Испанец | страница 58



- Что?!

- Серенаду, сеньорита Марина. Вам, - упрямо тряхнув волосами, произнес Эду, глянув, наконец, на смущенную девушку, - вам, сеньорита Марина.

Взгляд его словно горел огнем, губы вздрагивали, и Марина скорее почувствовала, что все это он делает не только и не столько потому, что она нравится ему – нет. Из чудовищного упрямства, показывая свой характер. Вот попала так попала… После утренних внушений Вероники таких вот сцен надо было бы избегать, но пойди, объясни это Эду, донеси до него, взобравшегося на дерево, о неуместности их отношений…

Он не станет и слушать, и все из чистого упрямства.

- Господи, - прошептала Марина, закрыв пылающее лицо ладонями. – Эду, но вы же не ребенок!.. Что же вы делаете?! Зачем?!

- Затем, - ответил Эду, лучезарно улыбаясь, расцветая от звука своего имени, - что так делали всегда те, кто хотел добиться расположения холодной и неприступной дамы. Так что спеть вам?

***

- Но на дерево вы зачем залезли?! - выкрикнула Марина, нервничая. – Слезайте сейчас же!

- Залез, чтобы вас видеть и знать точно, что вы слышите меня, - упрямо ответил Эду. – И слезать не подумаю даже.

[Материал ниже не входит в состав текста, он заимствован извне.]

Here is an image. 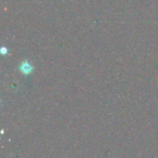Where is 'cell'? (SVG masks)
<instances>
[{"label":"cell","instance_id":"cell-1","mask_svg":"<svg viewBox=\"0 0 158 158\" xmlns=\"http://www.w3.org/2000/svg\"><path fill=\"white\" fill-rule=\"evenodd\" d=\"M21 69L25 73H29L32 70V68L30 65L28 64V63H23V65L21 66Z\"/></svg>","mask_w":158,"mask_h":158}]
</instances>
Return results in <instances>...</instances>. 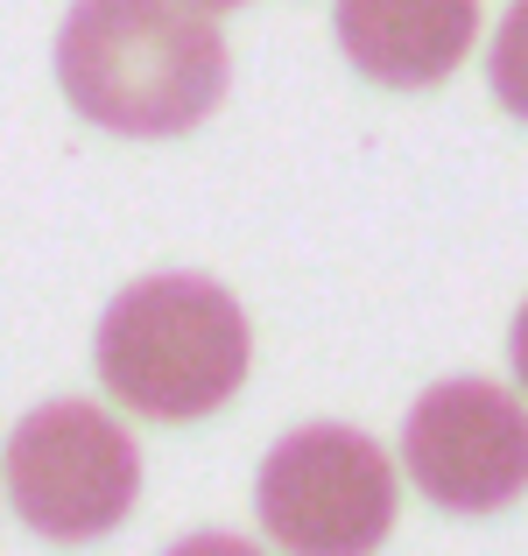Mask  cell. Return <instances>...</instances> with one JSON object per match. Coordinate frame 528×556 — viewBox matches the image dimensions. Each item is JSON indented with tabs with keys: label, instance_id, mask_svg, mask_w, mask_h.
Returning a JSON list of instances; mask_svg holds the SVG:
<instances>
[{
	"label": "cell",
	"instance_id": "1",
	"mask_svg": "<svg viewBox=\"0 0 528 556\" xmlns=\"http://www.w3.org/2000/svg\"><path fill=\"white\" fill-rule=\"evenodd\" d=\"M56 85L71 113L106 135H190L226 99V36L198 0H71Z\"/></svg>",
	"mask_w": 528,
	"mask_h": 556
},
{
	"label": "cell",
	"instance_id": "2",
	"mask_svg": "<svg viewBox=\"0 0 528 556\" xmlns=\"http://www.w3.org/2000/svg\"><path fill=\"white\" fill-rule=\"evenodd\" d=\"M247 311L212 275H149L121 289L92 339V367L113 402L149 422H198L226 408L247 380Z\"/></svg>",
	"mask_w": 528,
	"mask_h": 556
},
{
	"label": "cell",
	"instance_id": "3",
	"mask_svg": "<svg viewBox=\"0 0 528 556\" xmlns=\"http://www.w3.org/2000/svg\"><path fill=\"white\" fill-rule=\"evenodd\" d=\"M141 451L106 408L50 402L8 437V501L42 543H92L135 515Z\"/></svg>",
	"mask_w": 528,
	"mask_h": 556
},
{
	"label": "cell",
	"instance_id": "4",
	"mask_svg": "<svg viewBox=\"0 0 528 556\" xmlns=\"http://www.w3.org/2000/svg\"><path fill=\"white\" fill-rule=\"evenodd\" d=\"M254 507L268 543L297 556H366L394 529V465L366 430L311 422L268 451Z\"/></svg>",
	"mask_w": 528,
	"mask_h": 556
},
{
	"label": "cell",
	"instance_id": "5",
	"mask_svg": "<svg viewBox=\"0 0 528 556\" xmlns=\"http://www.w3.org/2000/svg\"><path fill=\"white\" fill-rule=\"evenodd\" d=\"M402 465L444 515H501L528 493V408L501 380H437L408 408Z\"/></svg>",
	"mask_w": 528,
	"mask_h": 556
},
{
	"label": "cell",
	"instance_id": "6",
	"mask_svg": "<svg viewBox=\"0 0 528 556\" xmlns=\"http://www.w3.org/2000/svg\"><path fill=\"white\" fill-rule=\"evenodd\" d=\"M331 28L360 78L423 92L465 64L479 36V0H339Z\"/></svg>",
	"mask_w": 528,
	"mask_h": 556
},
{
	"label": "cell",
	"instance_id": "7",
	"mask_svg": "<svg viewBox=\"0 0 528 556\" xmlns=\"http://www.w3.org/2000/svg\"><path fill=\"white\" fill-rule=\"evenodd\" d=\"M487 85H493V99H501V106L528 127V0H515V8H507L501 36H493Z\"/></svg>",
	"mask_w": 528,
	"mask_h": 556
},
{
	"label": "cell",
	"instance_id": "8",
	"mask_svg": "<svg viewBox=\"0 0 528 556\" xmlns=\"http://www.w3.org/2000/svg\"><path fill=\"white\" fill-rule=\"evenodd\" d=\"M507 359H515V380L528 388V303L515 311V331H507Z\"/></svg>",
	"mask_w": 528,
	"mask_h": 556
},
{
	"label": "cell",
	"instance_id": "9",
	"mask_svg": "<svg viewBox=\"0 0 528 556\" xmlns=\"http://www.w3.org/2000/svg\"><path fill=\"white\" fill-rule=\"evenodd\" d=\"M198 8H212V14H218V8H247V0H198Z\"/></svg>",
	"mask_w": 528,
	"mask_h": 556
}]
</instances>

Эду играл на гитаре хорошо; Марина раньше слышала только своих, местных дворовых умельцев, которые пели на лавочках песни о несчастной любви хулигана к хорошей девушке. Они неизменно собирали вокруг себя море поклонниц, слушателей. Марина же терпеть не могла этой самодеятельности; страдающие голоса певцов казались ей смешными, музыка – неприятной, неловкой и примитивной, почти какофонией,  а потертые гитары - чем-то отвратительным и пошлым. Блатная романтика вызывала у нее неизменное чувство брезгливости и она искренне не понимала девчонок, восторгающихся очередным «музыкантом».

В руках Эду инструмент был совсем другим; романтичным, мелодичным, страстным и задумчивым. Казалось, даже ноты он выдавал совсем другие – такие, о существовании которых дворовые умельцы и не подозревали.

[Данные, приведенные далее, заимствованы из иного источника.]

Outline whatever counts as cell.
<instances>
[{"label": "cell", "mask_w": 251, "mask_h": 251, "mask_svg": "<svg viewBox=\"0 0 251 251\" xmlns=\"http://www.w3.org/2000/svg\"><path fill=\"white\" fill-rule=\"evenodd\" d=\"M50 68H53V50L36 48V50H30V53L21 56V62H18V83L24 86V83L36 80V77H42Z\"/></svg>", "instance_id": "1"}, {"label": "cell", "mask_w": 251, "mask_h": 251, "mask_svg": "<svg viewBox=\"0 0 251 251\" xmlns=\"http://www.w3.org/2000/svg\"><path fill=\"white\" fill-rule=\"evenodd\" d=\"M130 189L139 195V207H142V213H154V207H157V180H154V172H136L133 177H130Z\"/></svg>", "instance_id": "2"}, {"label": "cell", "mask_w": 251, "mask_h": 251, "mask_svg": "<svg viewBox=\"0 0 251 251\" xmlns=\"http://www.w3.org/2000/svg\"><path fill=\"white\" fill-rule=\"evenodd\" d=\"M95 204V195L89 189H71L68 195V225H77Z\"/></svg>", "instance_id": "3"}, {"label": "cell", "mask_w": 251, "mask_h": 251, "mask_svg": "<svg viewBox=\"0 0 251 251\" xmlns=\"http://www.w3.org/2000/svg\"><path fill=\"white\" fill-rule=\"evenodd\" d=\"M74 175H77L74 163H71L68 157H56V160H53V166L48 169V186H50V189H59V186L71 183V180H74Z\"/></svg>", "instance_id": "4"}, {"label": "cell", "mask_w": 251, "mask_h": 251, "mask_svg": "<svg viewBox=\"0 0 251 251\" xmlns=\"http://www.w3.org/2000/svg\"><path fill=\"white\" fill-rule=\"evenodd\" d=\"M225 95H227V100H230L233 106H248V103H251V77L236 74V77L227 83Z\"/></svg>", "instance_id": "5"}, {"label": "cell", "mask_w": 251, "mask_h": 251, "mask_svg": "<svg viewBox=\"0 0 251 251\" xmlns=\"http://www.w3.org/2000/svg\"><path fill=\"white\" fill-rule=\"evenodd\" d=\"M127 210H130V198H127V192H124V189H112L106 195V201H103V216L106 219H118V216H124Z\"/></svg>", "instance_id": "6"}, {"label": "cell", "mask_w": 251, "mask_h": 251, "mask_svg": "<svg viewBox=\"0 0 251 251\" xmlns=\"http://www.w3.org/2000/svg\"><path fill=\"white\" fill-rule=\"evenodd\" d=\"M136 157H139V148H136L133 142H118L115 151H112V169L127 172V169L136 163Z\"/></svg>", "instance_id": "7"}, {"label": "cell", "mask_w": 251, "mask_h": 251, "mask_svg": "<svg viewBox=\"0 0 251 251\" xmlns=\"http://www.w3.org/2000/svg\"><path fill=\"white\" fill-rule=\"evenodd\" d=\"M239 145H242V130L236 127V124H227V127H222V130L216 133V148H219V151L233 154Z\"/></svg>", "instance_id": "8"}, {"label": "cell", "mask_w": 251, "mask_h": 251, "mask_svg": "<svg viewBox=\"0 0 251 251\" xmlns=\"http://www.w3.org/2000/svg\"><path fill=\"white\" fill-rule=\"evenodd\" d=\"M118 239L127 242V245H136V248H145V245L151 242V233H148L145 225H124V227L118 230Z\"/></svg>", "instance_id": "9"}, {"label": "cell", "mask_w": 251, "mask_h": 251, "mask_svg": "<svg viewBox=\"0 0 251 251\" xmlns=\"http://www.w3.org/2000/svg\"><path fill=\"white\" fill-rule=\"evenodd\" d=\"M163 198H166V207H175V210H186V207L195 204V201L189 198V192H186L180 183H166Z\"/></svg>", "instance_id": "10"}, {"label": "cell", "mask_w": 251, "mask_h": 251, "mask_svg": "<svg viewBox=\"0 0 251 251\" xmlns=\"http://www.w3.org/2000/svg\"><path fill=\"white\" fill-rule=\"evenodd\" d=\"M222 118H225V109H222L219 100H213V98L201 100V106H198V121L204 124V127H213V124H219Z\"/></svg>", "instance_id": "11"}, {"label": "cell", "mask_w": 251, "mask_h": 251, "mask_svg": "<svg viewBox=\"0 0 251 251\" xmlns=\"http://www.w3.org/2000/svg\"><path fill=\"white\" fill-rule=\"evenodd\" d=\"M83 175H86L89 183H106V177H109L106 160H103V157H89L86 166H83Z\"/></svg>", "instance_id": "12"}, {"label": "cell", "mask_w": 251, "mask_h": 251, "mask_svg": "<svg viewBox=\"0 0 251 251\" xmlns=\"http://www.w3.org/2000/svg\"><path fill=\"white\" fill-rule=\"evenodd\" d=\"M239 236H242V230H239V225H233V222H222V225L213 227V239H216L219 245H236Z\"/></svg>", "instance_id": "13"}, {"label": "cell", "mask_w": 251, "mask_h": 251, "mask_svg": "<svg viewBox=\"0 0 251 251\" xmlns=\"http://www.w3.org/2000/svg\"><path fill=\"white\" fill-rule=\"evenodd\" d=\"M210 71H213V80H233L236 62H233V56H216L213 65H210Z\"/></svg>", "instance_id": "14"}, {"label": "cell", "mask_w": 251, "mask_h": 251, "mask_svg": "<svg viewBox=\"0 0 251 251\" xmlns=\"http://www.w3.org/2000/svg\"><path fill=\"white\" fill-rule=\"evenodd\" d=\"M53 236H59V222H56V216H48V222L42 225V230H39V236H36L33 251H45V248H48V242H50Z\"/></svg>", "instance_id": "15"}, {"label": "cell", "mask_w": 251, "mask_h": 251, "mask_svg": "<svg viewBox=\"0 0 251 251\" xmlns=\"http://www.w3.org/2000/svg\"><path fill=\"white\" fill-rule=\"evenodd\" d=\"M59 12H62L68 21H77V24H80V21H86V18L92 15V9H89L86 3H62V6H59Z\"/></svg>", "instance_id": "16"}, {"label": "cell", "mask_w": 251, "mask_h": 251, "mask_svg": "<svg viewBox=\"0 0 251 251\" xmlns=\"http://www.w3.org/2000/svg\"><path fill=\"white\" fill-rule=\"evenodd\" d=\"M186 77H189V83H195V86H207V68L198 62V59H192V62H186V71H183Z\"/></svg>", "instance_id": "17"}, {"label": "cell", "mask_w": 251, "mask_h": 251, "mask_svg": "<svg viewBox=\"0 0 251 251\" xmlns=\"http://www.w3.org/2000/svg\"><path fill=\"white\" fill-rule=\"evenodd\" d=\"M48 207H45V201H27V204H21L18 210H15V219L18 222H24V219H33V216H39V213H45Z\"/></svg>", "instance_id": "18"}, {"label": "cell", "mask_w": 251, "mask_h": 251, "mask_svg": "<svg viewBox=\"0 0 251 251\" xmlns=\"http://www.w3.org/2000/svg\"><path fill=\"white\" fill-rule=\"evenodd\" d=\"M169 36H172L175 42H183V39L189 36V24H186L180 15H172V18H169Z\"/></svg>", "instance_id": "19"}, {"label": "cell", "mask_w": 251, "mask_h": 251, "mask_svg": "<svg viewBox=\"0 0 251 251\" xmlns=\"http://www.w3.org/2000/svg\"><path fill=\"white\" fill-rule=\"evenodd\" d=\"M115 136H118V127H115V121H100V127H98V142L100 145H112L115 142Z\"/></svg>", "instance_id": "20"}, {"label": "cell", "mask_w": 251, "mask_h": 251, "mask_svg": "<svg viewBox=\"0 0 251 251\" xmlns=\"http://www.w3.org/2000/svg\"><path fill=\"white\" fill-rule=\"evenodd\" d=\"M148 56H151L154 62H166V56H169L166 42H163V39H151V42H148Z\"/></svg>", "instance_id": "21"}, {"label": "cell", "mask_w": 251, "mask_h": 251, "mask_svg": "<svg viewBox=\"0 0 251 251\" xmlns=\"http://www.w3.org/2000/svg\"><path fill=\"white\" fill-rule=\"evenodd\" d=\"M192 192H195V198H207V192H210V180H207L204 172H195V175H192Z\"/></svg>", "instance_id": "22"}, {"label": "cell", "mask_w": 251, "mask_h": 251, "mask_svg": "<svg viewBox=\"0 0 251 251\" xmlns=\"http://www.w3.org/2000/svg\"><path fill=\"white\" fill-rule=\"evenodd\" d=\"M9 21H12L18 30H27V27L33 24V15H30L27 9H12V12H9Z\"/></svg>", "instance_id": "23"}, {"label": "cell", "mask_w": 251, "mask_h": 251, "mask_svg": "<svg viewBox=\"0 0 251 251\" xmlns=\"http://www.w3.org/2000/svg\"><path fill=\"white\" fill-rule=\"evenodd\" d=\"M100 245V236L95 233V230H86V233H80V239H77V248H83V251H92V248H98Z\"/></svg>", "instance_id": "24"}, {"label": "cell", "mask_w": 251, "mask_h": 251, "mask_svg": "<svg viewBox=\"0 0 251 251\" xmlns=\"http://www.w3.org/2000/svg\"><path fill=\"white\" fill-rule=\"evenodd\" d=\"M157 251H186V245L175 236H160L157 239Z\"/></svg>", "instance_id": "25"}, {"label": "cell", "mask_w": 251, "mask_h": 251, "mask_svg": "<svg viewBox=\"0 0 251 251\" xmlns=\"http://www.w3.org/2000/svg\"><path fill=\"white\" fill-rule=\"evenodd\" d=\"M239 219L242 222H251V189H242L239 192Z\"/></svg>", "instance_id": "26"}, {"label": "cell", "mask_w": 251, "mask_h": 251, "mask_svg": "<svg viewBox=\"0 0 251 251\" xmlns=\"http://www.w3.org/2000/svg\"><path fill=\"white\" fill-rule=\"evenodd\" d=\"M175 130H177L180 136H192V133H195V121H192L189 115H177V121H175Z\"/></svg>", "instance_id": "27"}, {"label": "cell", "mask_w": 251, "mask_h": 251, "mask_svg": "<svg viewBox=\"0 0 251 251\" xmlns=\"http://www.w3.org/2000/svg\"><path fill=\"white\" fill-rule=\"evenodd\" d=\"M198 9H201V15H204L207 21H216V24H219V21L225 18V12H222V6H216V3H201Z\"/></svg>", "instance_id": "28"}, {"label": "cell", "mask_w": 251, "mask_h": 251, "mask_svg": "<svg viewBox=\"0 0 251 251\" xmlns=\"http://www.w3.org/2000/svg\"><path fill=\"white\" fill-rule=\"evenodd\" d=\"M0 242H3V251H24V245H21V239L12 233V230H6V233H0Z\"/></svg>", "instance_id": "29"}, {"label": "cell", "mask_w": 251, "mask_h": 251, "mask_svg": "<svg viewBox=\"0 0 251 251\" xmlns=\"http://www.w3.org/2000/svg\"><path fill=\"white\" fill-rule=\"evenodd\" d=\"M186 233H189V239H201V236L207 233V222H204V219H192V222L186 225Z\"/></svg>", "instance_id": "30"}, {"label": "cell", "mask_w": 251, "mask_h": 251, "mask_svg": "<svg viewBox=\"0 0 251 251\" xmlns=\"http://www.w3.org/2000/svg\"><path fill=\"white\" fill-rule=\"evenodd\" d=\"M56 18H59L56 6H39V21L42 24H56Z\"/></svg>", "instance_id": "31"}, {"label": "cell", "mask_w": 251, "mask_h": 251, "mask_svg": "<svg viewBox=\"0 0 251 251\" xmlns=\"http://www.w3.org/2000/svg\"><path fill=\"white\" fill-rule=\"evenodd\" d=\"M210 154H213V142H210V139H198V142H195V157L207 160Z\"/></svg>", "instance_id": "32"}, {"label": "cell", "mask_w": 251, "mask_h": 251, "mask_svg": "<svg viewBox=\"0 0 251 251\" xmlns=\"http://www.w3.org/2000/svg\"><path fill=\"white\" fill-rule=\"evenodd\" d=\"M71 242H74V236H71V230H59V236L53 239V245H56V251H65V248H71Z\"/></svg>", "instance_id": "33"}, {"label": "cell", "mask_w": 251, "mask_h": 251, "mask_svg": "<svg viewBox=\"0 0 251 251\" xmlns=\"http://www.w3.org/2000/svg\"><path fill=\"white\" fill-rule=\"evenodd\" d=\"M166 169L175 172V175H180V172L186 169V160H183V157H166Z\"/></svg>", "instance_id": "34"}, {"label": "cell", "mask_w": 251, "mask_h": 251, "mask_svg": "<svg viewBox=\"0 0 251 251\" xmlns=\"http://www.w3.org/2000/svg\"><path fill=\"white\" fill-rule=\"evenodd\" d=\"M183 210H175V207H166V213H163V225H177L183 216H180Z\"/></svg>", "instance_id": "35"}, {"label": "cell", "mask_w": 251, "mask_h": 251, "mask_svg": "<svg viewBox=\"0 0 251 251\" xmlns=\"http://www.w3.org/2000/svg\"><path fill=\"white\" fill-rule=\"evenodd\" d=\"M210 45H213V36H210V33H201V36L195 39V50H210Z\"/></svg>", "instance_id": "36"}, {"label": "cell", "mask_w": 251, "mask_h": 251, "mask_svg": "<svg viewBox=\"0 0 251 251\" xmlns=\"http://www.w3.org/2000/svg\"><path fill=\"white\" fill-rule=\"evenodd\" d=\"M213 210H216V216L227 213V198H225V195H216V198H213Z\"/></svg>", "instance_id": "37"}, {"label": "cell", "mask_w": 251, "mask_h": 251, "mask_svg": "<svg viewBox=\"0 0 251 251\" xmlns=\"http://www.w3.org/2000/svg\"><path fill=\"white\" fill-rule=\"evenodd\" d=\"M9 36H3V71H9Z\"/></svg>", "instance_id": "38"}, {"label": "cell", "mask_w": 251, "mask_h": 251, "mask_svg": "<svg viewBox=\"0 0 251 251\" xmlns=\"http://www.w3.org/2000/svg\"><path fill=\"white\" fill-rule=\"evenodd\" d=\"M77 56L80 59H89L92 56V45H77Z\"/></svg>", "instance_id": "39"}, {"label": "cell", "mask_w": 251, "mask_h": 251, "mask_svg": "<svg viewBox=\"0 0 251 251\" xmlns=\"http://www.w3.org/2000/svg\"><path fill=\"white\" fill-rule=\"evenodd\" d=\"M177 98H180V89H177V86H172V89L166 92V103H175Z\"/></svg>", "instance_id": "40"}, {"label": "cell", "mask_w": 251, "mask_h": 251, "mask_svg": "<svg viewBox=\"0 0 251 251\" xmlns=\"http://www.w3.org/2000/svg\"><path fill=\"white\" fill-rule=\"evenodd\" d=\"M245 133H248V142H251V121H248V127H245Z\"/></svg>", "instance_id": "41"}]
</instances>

До этого дня Марина и не знала, что гитара может звучать так. Мягко, быстро, словно льющийся мед. Никаких неловких рваных аккордов, которыми так гордились дворовые певцы; никакого травмирующего слух дребезжания и заунывных песнопений – живая, яркая, мелодичная музыка, льющаяся из-под ловких быстрых пальцев, умело перебирающих струны. Ах, как не хватало к этой страстной мелодии кастаньет и танца, со стуком каблуков, с мельканием пестрой яркой одежды, быстры хлопков ладоней, задающих ритм!

И голос.

Конечно, Эду не был оперным певцом, но голос у него был приятный. Мягкий, глубокий баритон.